Joe: I completely agree about link previews. That’s probably the biggest irritation for me. iOS and the Mac both fling you from the app you’re doing your messaging in to another app to see something, then you have to go back to the messaging app and reply. Most of the time you’re sharing short things, like images, or tweets, which can usually be previewed very well inline in a messaging or chat application like Slack (Peach does not offer any link previews, and I wish they did). Even Twitter offers cards, and will be expanding out to embed more things into tweets. Apple just shows you a URL.

Speaking of URLs… It’s been how many years, and copying and pasting links still makes hyperlinked text on the Mac and a non-link on iOS? How many years, Marko?! How many Marches have we been through and sharing a link doesn’t work the same?

Marko: At least one Imperial March. (Wohn wohn.) Twitter card previews for URLs only came out this spring, I think. If only podcasts weren’t real-time and I could Google it. Looks like it was July. They were playing with them for a while but I remember this big change when everyone had to stop adding images into their posts to get people to notice them – it would break the link preview.

Joe: I like how you’re really trying to make the conceit of this being a podcast stick. 😉 The way the logic works is that if there’s an image, then the card doesn’t load. It’s not that it breaks it, it’s just that you can’t have both. Could you imagine the consequences if you could load up every message with visual noise?

It would also be nice if iMessage handled syncing the background better than it does now. If there’s been a long stretch of time when you’ve been using iMessage on one device while another was powered off, then you’re in for a real treat when that device tries to pull down all the messages it missed and determine which ones it would like to flash notifications to you about. Slack is even worse about this than iMessage, often marking read messages as unread, and showing stale notifications.
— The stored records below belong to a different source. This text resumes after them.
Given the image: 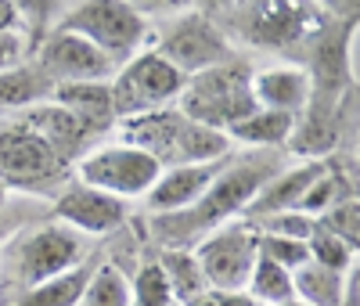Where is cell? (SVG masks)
<instances>
[{"instance_id":"1","label":"cell","mask_w":360,"mask_h":306,"mask_svg":"<svg viewBox=\"0 0 360 306\" xmlns=\"http://www.w3.org/2000/svg\"><path fill=\"white\" fill-rule=\"evenodd\" d=\"M281 166H278V155L270 151H256V155H245L238 162H224L220 173L213 177V184L205 188V195L184 209L176 217H166V224H159V231L166 238H198V234H213L217 227L231 224L234 217H245L249 202L259 195V188L274 177Z\"/></svg>"},{"instance_id":"2","label":"cell","mask_w":360,"mask_h":306,"mask_svg":"<svg viewBox=\"0 0 360 306\" xmlns=\"http://www.w3.org/2000/svg\"><path fill=\"white\" fill-rule=\"evenodd\" d=\"M123 144L148 151L162 170L173 166H209L220 162L231 151V137L220 130H209L202 122H191L180 112H152L141 119L123 122Z\"/></svg>"},{"instance_id":"3","label":"cell","mask_w":360,"mask_h":306,"mask_svg":"<svg viewBox=\"0 0 360 306\" xmlns=\"http://www.w3.org/2000/svg\"><path fill=\"white\" fill-rule=\"evenodd\" d=\"M180 115H188L191 122H202L209 130L227 134L234 122H242L252 115L256 94H252V72L242 61H220V65L188 76L184 90H180Z\"/></svg>"},{"instance_id":"4","label":"cell","mask_w":360,"mask_h":306,"mask_svg":"<svg viewBox=\"0 0 360 306\" xmlns=\"http://www.w3.org/2000/svg\"><path fill=\"white\" fill-rule=\"evenodd\" d=\"M58 29L90 40L105 58H112L115 65H127L130 58L144 51V44L152 40V22H148L134 4L123 0H90V4H76L65 11V18L58 22Z\"/></svg>"},{"instance_id":"5","label":"cell","mask_w":360,"mask_h":306,"mask_svg":"<svg viewBox=\"0 0 360 306\" xmlns=\"http://www.w3.org/2000/svg\"><path fill=\"white\" fill-rule=\"evenodd\" d=\"M184 83L188 76L176 72L166 58H159L155 51H141L112 79V115L127 122V119L162 112L169 101L180 98Z\"/></svg>"},{"instance_id":"6","label":"cell","mask_w":360,"mask_h":306,"mask_svg":"<svg viewBox=\"0 0 360 306\" xmlns=\"http://www.w3.org/2000/svg\"><path fill=\"white\" fill-rule=\"evenodd\" d=\"M162 166L148 155V151L134 148V144H101L94 151H86V155L76 162V177L79 184L94 191H105L112 198H144L152 191V184L159 180Z\"/></svg>"},{"instance_id":"7","label":"cell","mask_w":360,"mask_h":306,"mask_svg":"<svg viewBox=\"0 0 360 306\" xmlns=\"http://www.w3.org/2000/svg\"><path fill=\"white\" fill-rule=\"evenodd\" d=\"M195 260L205 274L209 292H245L259 260V234L245 220H231L198 241Z\"/></svg>"},{"instance_id":"8","label":"cell","mask_w":360,"mask_h":306,"mask_svg":"<svg viewBox=\"0 0 360 306\" xmlns=\"http://www.w3.org/2000/svg\"><path fill=\"white\" fill-rule=\"evenodd\" d=\"M33 65L44 72L51 87H69V83H112L115 79V61L105 58L90 40L69 33V29H51L37 44Z\"/></svg>"},{"instance_id":"9","label":"cell","mask_w":360,"mask_h":306,"mask_svg":"<svg viewBox=\"0 0 360 306\" xmlns=\"http://www.w3.org/2000/svg\"><path fill=\"white\" fill-rule=\"evenodd\" d=\"M62 155L25 127V122L11 119L0 127V188L18 184V188H37L62 173Z\"/></svg>"},{"instance_id":"10","label":"cell","mask_w":360,"mask_h":306,"mask_svg":"<svg viewBox=\"0 0 360 306\" xmlns=\"http://www.w3.org/2000/svg\"><path fill=\"white\" fill-rule=\"evenodd\" d=\"M79 263H86V238L69 231L65 224H51V227L25 238V245L18 249L15 270L29 292L33 285H44V281L58 278V274H65Z\"/></svg>"},{"instance_id":"11","label":"cell","mask_w":360,"mask_h":306,"mask_svg":"<svg viewBox=\"0 0 360 306\" xmlns=\"http://www.w3.org/2000/svg\"><path fill=\"white\" fill-rule=\"evenodd\" d=\"M159 58H166L176 72L184 76H195V72H205L227 61V44L224 37L217 33L213 25L198 15H188L184 22L173 25V33L159 40V47H152Z\"/></svg>"},{"instance_id":"12","label":"cell","mask_w":360,"mask_h":306,"mask_svg":"<svg viewBox=\"0 0 360 306\" xmlns=\"http://www.w3.org/2000/svg\"><path fill=\"white\" fill-rule=\"evenodd\" d=\"M127 212H130V205L123 198L94 191V188H86V184H72V188L54 202V217L62 220L69 231L83 234V238L115 231L119 224L127 220Z\"/></svg>"},{"instance_id":"13","label":"cell","mask_w":360,"mask_h":306,"mask_svg":"<svg viewBox=\"0 0 360 306\" xmlns=\"http://www.w3.org/2000/svg\"><path fill=\"white\" fill-rule=\"evenodd\" d=\"M224 162H209V166H173V170H162L159 180L152 184V191L144 195L148 209L159 212V217H176V212L191 209L205 188L213 184V177L220 173Z\"/></svg>"},{"instance_id":"14","label":"cell","mask_w":360,"mask_h":306,"mask_svg":"<svg viewBox=\"0 0 360 306\" xmlns=\"http://www.w3.org/2000/svg\"><path fill=\"white\" fill-rule=\"evenodd\" d=\"M324 170H328V162H321V159H307V162H299V166H292V170H278V173L259 188V195L249 202L245 224H259V220H266V217H278V212L295 209L299 198L307 195V188H310V184H314Z\"/></svg>"},{"instance_id":"15","label":"cell","mask_w":360,"mask_h":306,"mask_svg":"<svg viewBox=\"0 0 360 306\" xmlns=\"http://www.w3.org/2000/svg\"><path fill=\"white\" fill-rule=\"evenodd\" d=\"M252 94H256L259 108L295 115V112H303L310 105L314 76L307 69H299V65H270V69L252 76Z\"/></svg>"},{"instance_id":"16","label":"cell","mask_w":360,"mask_h":306,"mask_svg":"<svg viewBox=\"0 0 360 306\" xmlns=\"http://www.w3.org/2000/svg\"><path fill=\"white\" fill-rule=\"evenodd\" d=\"M54 105L69 108L86 122V130L108 127L115 119L112 115V83H69V87H54Z\"/></svg>"},{"instance_id":"17","label":"cell","mask_w":360,"mask_h":306,"mask_svg":"<svg viewBox=\"0 0 360 306\" xmlns=\"http://www.w3.org/2000/svg\"><path fill=\"white\" fill-rule=\"evenodd\" d=\"M54 98V87L44 79L37 65H15L8 72H0V112H29L44 101Z\"/></svg>"},{"instance_id":"18","label":"cell","mask_w":360,"mask_h":306,"mask_svg":"<svg viewBox=\"0 0 360 306\" xmlns=\"http://www.w3.org/2000/svg\"><path fill=\"white\" fill-rule=\"evenodd\" d=\"M295 134V115H285V112H270V108H256L252 115H245L242 122H234L227 130L231 141H242L256 151H266V148H278L285 144L288 137Z\"/></svg>"},{"instance_id":"19","label":"cell","mask_w":360,"mask_h":306,"mask_svg":"<svg viewBox=\"0 0 360 306\" xmlns=\"http://www.w3.org/2000/svg\"><path fill=\"white\" fill-rule=\"evenodd\" d=\"M94 270H98V263H79V267L58 274V278H51L44 285H33L18 299V306H79Z\"/></svg>"},{"instance_id":"20","label":"cell","mask_w":360,"mask_h":306,"mask_svg":"<svg viewBox=\"0 0 360 306\" xmlns=\"http://www.w3.org/2000/svg\"><path fill=\"white\" fill-rule=\"evenodd\" d=\"M155 263L162 267L166 281H169V288H173V299H176L180 306H195V302L209 292L205 274H202L195 253H188V249H166L162 260H155Z\"/></svg>"},{"instance_id":"21","label":"cell","mask_w":360,"mask_h":306,"mask_svg":"<svg viewBox=\"0 0 360 306\" xmlns=\"http://www.w3.org/2000/svg\"><path fill=\"white\" fill-rule=\"evenodd\" d=\"M353 274V270H349ZM349 274H335V270H324L317 263H307L292 274V285H295V299H303L307 306H342L346 299V285H349Z\"/></svg>"},{"instance_id":"22","label":"cell","mask_w":360,"mask_h":306,"mask_svg":"<svg viewBox=\"0 0 360 306\" xmlns=\"http://www.w3.org/2000/svg\"><path fill=\"white\" fill-rule=\"evenodd\" d=\"M245 292L259 302V306H281L288 299H295V285H292V274L278 263H270V260H256L252 267V278L245 285Z\"/></svg>"},{"instance_id":"23","label":"cell","mask_w":360,"mask_h":306,"mask_svg":"<svg viewBox=\"0 0 360 306\" xmlns=\"http://www.w3.org/2000/svg\"><path fill=\"white\" fill-rule=\"evenodd\" d=\"M307 249H310V263H317V267H324V270H335V274L356 270V249H349L342 238L328 234L324 227H314Z\"/></svg>"},{"instance_id":"24","label":"cell","mask_w":360,"mask_h":306,"mask_svg":"<svg viewBox=\"0 0 360 306\" xmlns=\"http://www.w3.org/2000/svg\"><path fill=\"white\" fill-rule=\"evenodd\" d=\"M79 306H130V285L115 267H98L94 278H90Z\"/></svg>"},{"instance_id":"25","label":"cell","mask_w":360,"mask_h":306,"mask_svg":"<svg viewBox=\"0 0 360 306\" xmlns=\"http://www.w3.org/2000/svg\"><path fill=\"white\" fill-rule=\"evenodd\" d=\"M346 195H353L346 184L335 177V173H321L310 188H307V195L299 198V205H295V212H303V217H310V220H317V217H324L328 209H332L335 202H342Z\"/></svg>"},{"instance_id":"26","label":"cell","mask_w":360,"mask_h":306,"mask_svg":"<svg viewBox=\"0 0 360 306\" xmlns=\"http://www.w3.org/2000/svg\"><path fill=\"white\" fill-rule=\"evenodd\" d=\"M317 227H324L328 234L342 238L349 249H356L360 245V202H356V195H346L342 202H335L328 209L324 217H317Z\"/></svg>"},{"instance_id":"27","label":"cell","mask_w":360,"mask_h":306,"mask_svg":"<svg viewBox=\"0 0 360 306\" xmlns=\"http://www.w3.org/2000/svg\"><path fill=\"white\" fill-rule=\"evenodd\" d=\"M259 256L270 260V263H278V267H285L288 274H295L299 267L310 263L307 241H288V238H278V234H259Z\"/></svg>"},{"instance_id":"28","label":"cell","mask_w":360,"mask_h":306,"mask_svg":"<svg viewBox=\"0 0 360 306\" xmlns=\"http://www.w3.org/2000/svg\"><path fill=\"white\" fill-rule=\"evenodd\" d=\"M252 227H256L259 234H278V238H288V241H310L317 220H310V217H303V212L288 209V212L266 217V220H259V224H252Z\"/></svg>"},{"instance_id":"29","label":"cell","mask_w":360,"mask_h":306,"mask_svg":"<svg viewBox=\"0 0 360 306\" xmlns=\"http://www.w3.org/2000/svg\"><path fill=\"white\" fill-rule=\"evenodd\" d=\"M29 51H33V47H29V40H25L22 29H15V33H0V72L22 65Z\"/></svg>"},{"instance_id":"30","label":"cell","mask_w":360,"mask_h":306,"mask_svg":"<svg viewBox=\"0 0 360 306\" xmlns=\"http://www.w3.org/2000/svg\"><path fill=\"white\" fill-rule=\"evenodd\" d=\"M15 29H22L18 4H11V0H0V33H15Z\"/></svg>"},{"instance_id":"31","label":"cell","mask_w":360,"mask_h":306,"mask_svg":"<svg viewBox=\"0 0 360 306\" xmlns=\"http://www.w3.org/2000/svg\"><path fill=\"white\" fill-rule=\"evenodd\" d=\"M209 299L217 306H259L249 292H209Z\"/></svg>"},{"instance_id":"32","label":"cell","mask_w":360,"mask_h":306,"mask_svg":"<svg viewBox=\"0 0 360 306\" xmlns=\"http://www.w3.org/2000/svg\"><path fill=\"white\" fill-rule=\"evenodd\" d=\"M342 306H360V281H356V270L349 274V285H346V299Z\"/></svg>"},{"instance_id":"33","label":"cell","mask_w":360,"mask_h":306,"mask_svg":"<svg viewBox=\"0 0 360 306\" xmlns=\"http://www.w3.org/2000/svg\"><path fill=\"white\" fill-rule=\"evenodd\" d=\"M281 306H307L303 299H288V302H281Z\"/></svg>"},{"instance_id":"34","label":"cell","mask_w":360,"mask_h":306,"mask_svg":"<svg viewBox=\"0 0 360 306\" xmlns=\"http://www.w3.org/2000/svg\"><path fill=\"white\" fill-rule=\"evenodd\" d=\"M4 198H8V188H0V205H4Z\"/></svg>"}]
</instances>
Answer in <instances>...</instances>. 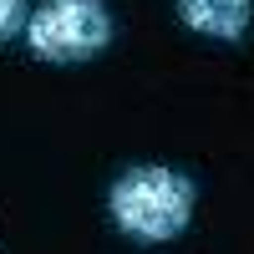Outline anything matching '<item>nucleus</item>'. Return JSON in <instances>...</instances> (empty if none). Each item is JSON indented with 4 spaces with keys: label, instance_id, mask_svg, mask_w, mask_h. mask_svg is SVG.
<instances>
[{
    "label": "nucleus",
    "instance_id": "2",
    "mask_svg": "<svg viewBox=\"0 0 254 254\" xmlns=\"http://www.w3.org/2000/svg\"><path fill=\"white\" fill-rule=\"evenodd\" d=\"M112 10L102 0H41L26 20V41L41 61L71 66V61H92L112 46Z\"/></svg>",
    "mask_w": 254,
    "mask_h": 254
},
{
    "label": "nucleus",
    "instance_id": "4",
    "mask_svg": "<svg viewBox=\"0 0 254 254\" xmlns=\"http://www.w3.org/2000/svg\"><path fill=\"white\" fill-rule=\"evenodd\" d=\"M26 20H31L26 0H0V41H10L15 31H26Z\"/></svg>",
    "mask_w": 254,
    "mask_h": 254
},
{
    "label": "nucleus",
    "instance_id": "3",
    "mask_svg": "<svg viewBox=\"0 0 254 254\" xmlns=\"http://www.w3.org/2000/svg\"><path fill=\"white\" fill-rule=\"evenodd\" d=\"M178 15L188 31L214 36V41H244L254 0H178Z\"/></svg>",
    "mask_w": 254,
    "mask_h": 254
},
{
    "label": "nucleus",
    "instance_id": "1",
    "mask_svg": "<svg viewBox=\"0 0 254 254\" xmlns=\"http://www.w3.org/2000/svg\"><path fill=\"white\" fill-rule=\"evenodd\" d=\"M193 208H198V183L188 173H178V168H163V163L122 168L112 193H107L112 224L137 244L178 239L188 229V219H193Z\"/></svg>",
    "mask_w": 254,
    "mask_h": 254
}]
</instances>
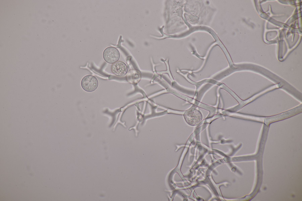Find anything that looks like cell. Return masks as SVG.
I'll return each instance as SVG.
<instances>
[{
    "instance_id": "cell-1",
    "label": "cell",
    "mask_w": 302,
    "mask_h": 201,
    "mask_svg": "<svg viewBox=\"0 0 302 201\" xmlns=\"http://www.w3.org/2000/svg\"><path fill=\"white\" fill-rule=\"evenodd\" d=\"M81 85L82 88L88 92L94 91L97 88L98 82L95 76L88 75L84 76L82 79Z\"/></svg>"
},
{
    "instance_id": "cell-2",
    "label": "cell",
    "mask_w": 302,
    "mask_h": 201,
    "mask_svg": "<svg viewBox=\"0 0 302 201\" xmlns=\"http://www.w3.org/2000/svg\"><path fill=\"white\" fill-rule=\"evenodd\" d=\"M103 57L104 60L109 64H114L117 62L120 57V53L116 48L110 47L106 48L103 53Z\"/></svg>"
},
{
    "instance_id": "cell-3",
    "label": "cell",
    "mask_w": 302,
    "mask_h": 201,
    "mask_svg": "<svg viewBox=\"0 0 302 201\" xmlns=\"http://www.w3.org/2000/svg\"><path fill=\"white\" fill-rule=\"evenodd\" d=\"M111 70L115 75L121 77L124 76L127 74L128 70L127 66L124 62L118 61L112 65Z\"/></svg>"
},
{
    "instance_id": "cell-4",
    "label": "cell",
    "mask_w": 302,
    "mask_h": 201,
    "mask_svg": "<svg viewBox=\"0 0 302 201\" xmlns=\"http://www.w3.org/2000/svg\"><path fill=\"white\" fill-rule=\"evenodd\" d=\"M184 117L187 123L189 125L194 126L197 124L202 119V116L197 111H190L186 113Z\"/></svg>"
},
{
    "instance_id": "cell-5",
    "label": "cell",
    "mask_w": 302,
    "mask_h": 201,
    "mask_svg": "<svg viewBox=\"0 0 302 201\" xmlns=\"http://www.w3.org/2000/svg\"><path fill=\"white\" fill-rule=\"evenodd\" d=\"M141 78V73L136 69L130 70L126 75V79L127 81L132 84H135L138 83Z\"/></svg>"
}]
</instances>
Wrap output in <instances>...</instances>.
Peach cleverly avoids many of these syncing issues by being iPhone only. (This is also another negative if you’re sitting at your computer and don’t have your phone in hand, or would like to share a post with someone on an unsupported platform.)

Marko: Yeah – clever is one way to put it. The iMessage notifications bug seems like something they really need to address. I don’t know how without them knowing the context of every message which goes against their privacy policy. Like how Viticci always says Apple’s privacy stance is holding them back from better features… but that’s a story for another time.

Joe: I was being generous. Anyway, I’m glad we cobblered together our thoughts on Peach.

Marko: Well, we can’t have our podcast crumble.